Yassierli menekankan pentingnya program ini dalam memperkuat kesadaran akan praktik K3 di tempat kerja. Hal ini sejalan dengan meningkatnya kebutuhan akan Ahli K3 di berbagai sektor industri, terutama dalam konteks risiko kecelakaan kerja dan tuntutan kepatuhan terhadap peraturan. “Dengan adanya program ini, kami berharap untuk memperluas akses pekerja terhadap kompetensi K3 yang semakin diperlukan dalam dunia kerja,” jelasnya.
Program ini merupakan langkah konkret pemerintah untuk mengakselerasi pencapaian tujuan keselamatan dan kesehatan kerja.
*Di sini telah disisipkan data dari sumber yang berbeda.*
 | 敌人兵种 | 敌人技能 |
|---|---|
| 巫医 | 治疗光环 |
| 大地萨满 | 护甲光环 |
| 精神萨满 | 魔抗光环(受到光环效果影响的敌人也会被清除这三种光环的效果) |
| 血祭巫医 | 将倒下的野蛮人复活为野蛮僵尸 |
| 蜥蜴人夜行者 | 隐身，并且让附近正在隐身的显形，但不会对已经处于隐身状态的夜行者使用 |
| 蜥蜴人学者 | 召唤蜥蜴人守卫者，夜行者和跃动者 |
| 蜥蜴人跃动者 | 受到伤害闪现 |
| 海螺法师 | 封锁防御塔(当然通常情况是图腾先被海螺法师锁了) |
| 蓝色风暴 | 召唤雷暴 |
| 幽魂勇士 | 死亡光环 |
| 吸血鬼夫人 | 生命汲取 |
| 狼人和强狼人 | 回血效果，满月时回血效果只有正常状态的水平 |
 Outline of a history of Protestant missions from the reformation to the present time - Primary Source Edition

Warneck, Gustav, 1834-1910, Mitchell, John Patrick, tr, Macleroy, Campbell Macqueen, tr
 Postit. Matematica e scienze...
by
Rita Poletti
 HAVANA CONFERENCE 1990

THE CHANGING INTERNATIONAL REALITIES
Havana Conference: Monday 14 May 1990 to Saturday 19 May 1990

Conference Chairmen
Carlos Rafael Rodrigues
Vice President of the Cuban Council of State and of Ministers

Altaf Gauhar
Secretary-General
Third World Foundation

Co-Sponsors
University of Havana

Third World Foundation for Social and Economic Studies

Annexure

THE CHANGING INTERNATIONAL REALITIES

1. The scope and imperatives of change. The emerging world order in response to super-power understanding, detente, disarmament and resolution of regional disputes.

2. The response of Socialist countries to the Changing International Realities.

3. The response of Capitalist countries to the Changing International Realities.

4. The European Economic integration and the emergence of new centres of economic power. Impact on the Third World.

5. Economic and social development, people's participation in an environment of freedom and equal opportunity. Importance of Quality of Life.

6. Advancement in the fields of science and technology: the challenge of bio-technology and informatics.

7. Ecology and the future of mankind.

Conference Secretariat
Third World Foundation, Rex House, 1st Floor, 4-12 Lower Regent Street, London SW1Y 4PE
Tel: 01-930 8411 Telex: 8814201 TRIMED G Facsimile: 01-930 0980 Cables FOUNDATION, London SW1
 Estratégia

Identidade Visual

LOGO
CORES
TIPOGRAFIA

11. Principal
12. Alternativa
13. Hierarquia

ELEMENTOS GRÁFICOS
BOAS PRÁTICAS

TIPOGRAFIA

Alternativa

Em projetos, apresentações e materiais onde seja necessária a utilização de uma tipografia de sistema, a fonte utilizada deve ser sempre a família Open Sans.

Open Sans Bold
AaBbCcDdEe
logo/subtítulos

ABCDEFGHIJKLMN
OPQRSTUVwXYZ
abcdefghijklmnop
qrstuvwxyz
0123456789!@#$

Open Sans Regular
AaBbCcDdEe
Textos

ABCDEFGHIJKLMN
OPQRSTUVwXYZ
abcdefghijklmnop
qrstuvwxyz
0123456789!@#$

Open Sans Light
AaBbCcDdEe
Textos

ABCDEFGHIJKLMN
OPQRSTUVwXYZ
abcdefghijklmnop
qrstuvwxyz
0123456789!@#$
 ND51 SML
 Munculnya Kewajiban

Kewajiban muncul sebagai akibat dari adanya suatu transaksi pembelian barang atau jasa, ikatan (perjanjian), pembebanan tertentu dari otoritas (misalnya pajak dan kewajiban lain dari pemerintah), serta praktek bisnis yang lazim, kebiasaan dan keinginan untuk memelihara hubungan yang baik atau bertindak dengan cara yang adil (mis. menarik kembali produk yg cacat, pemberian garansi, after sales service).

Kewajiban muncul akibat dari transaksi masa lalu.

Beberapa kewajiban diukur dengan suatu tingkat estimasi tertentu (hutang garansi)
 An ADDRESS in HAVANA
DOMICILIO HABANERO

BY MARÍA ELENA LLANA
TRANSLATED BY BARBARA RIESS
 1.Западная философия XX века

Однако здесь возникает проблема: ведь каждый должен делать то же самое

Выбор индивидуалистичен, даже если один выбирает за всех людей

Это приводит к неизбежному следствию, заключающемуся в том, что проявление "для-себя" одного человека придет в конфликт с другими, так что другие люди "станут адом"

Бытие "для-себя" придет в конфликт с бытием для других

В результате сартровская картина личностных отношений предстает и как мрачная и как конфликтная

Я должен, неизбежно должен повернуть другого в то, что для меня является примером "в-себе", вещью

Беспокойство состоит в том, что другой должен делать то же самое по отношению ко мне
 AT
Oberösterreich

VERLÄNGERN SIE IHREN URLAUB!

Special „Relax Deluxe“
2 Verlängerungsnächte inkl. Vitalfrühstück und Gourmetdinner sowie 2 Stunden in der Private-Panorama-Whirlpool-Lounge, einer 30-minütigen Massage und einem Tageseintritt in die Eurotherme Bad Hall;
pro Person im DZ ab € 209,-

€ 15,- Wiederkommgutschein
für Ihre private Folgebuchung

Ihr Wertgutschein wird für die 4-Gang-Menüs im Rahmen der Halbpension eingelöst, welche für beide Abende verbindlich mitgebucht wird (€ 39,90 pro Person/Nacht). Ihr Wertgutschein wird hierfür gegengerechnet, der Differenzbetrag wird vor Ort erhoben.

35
Pada batch pertama, dalam jumlah peserta yang sama, sekitar 1.700 orang berhasil lulus sertifikasi, menunjukkan tingginya antusiasme dan komitmen dalam mengadopsi budaya K3.
Yassierli juga mengapresiasi para Perusahaan Jasa Keselamatan dan Kesehatan Kerja (PJK3) yang berkontribusi dengan menggratiskan kegiatan pembinaan ini. Ia menambahkan bahwa penguatan kompetensi K3 tidak hanya berbicara tentang kepatuhan terhadap aturan, tetapi juga berfokus pada perlindungan pekerja dan keberlangsungan usaha.
Program sertifikasi ini diharapkan dapat menjangkau lebih banyak pekerja, seiring dengan meningkatnya kebutuhan industri akan Ahli K3, menunjukkan upaya berkelanjutan pemerintah dalam menciptakan lingkungan kerja yang aman dan produktif.